Setelah melakukan latihan Fisik, scouting trainee melakukan latihan menggunakan manuver three dimensional. Mungkin Minazuki tidak cukup kuat ketika berlari sambil menggendong ranselnya namun ketika menggunakan manuver three dimensional, ia melesat dengan sangat cepat. Karena tubuhnya sangat ringan dengan tingginya yang hanya 158cm dan berat 45kg membuatnya mampu melesat sangat ringan diudara dan ia mampu menyeimbangkan gerakannya dengan Kris (sahabatnya) ketika mereka membuat sebuah formasi kombinasi serangan, dan ia sering mengajukan diri sebagai umpan. Meskipun dalam hal fisik dan memanah dia masih belum cukup kuat tapi dia memiliki keseimbangan yang sangat bagus dalam manuver three dimensional.         
         
“Minazuki!” panggil Kris yang sedang berlari menghampirinya. Kristina Burnhild, salah satu yang terbaik diangkatan mereka. Memiliki kepekaan menyerang, tehnik memanah yang sangat baik, singkatnya dia sangat kuat. Kris memiliki tubuh tinggi ramping, pertama kali mengenalnya orang-orang akan menyangka dia seorang anak lelaki imut, karena dia tidak suka memiliki rambut panjang ia memangkas rambutnya seperti anak laki-laki. Meskipun tomboy, Kris sangat digandrungi para anak laki-laki. “Hari ini kau sangat bagus, pelatih menyukai strategi kombinasi kita,”. Serunya girang.
         
“Benarkah?” Minazuki mengeluarkan tas berisi pakaian dan busurnya dari dalam loker. “Syukurlah, kupikir aku membuat formasi khusus itu terlihat jelek, aku grogi sekali.” Ia membersihkan tubuhnya yang dipenuhi kotoran dengan sebuah sapu tangan, baju dan wajahnya juga telah dipenuhi tanah.
         
“Hei, bagaimana kalau setelah ini kita bersantai keliling kota?” ajak Kris, dia merangkul Minazuki dengan semangat. “Aku ingin sekali makan sesuatu yang maniiss,” pekiknya girang.
         
Minazuki tertawa melihat sahabatnya yang girang setengah mati setelah mereka berdua berhasil melakukan formasi itu. Tanpa mereka sadari kehebohan itu juga menyerang murid trainee lainnya, tiba-tiba saja seseorang menarik lengan Kris dari atas bahu Minazuki. Dengan penuh kebingungan keduanya menatap orang itu.

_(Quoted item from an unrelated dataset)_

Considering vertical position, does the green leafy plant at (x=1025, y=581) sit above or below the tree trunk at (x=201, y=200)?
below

          Tanpa sempat bereaksi lagi, ia telah ditarik pergi oleh seorang pria bertudung dan berjubah hijau dengan tanda survey corps. Orang itu menyeret Minazuki menuju seekor kuda yang terikat dihalaman akademi.

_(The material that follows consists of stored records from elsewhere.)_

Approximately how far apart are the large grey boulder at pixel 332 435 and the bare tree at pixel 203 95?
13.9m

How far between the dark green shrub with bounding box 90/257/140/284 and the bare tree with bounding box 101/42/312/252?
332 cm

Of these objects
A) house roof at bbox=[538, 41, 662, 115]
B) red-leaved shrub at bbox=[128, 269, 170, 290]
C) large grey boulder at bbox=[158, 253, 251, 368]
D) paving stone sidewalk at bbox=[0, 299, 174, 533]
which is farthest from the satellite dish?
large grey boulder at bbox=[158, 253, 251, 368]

          “Tunggu,” Minazuki menarik jubah itu hingga tudungnya terlepas. Pria berambut hitam kelam dengan mata kegelapannya itu menatap tajam wajah kotor Minazuki.

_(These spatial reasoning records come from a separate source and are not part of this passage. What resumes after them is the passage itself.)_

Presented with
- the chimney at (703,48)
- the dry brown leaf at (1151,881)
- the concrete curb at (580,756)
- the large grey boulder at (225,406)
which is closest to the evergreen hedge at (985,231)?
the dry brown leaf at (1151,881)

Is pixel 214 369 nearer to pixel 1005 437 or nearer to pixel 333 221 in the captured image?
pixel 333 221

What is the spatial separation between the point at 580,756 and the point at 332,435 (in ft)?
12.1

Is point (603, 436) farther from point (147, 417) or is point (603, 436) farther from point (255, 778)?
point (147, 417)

          “Naik!” perintahnya. Minazuki melihat Kris yang berlari menyusulnya.

          “Tak apa, aku baik-baik saja! Kau tidak perlu menungguku, Kris” pekiknya membuat Kris menghentikan langkahnya.

          Minazuki menaiki kuda itu dengan sukarela, tanpa disadarinya ia masih memegang tas berisi busur yang tadi di ambilnya. Padahal ia telah berencana akan berlatih memanah lagi. Rivaille naik ke atas kuda dan duduk dibelakangnya setelah menutup wajahnya lagi.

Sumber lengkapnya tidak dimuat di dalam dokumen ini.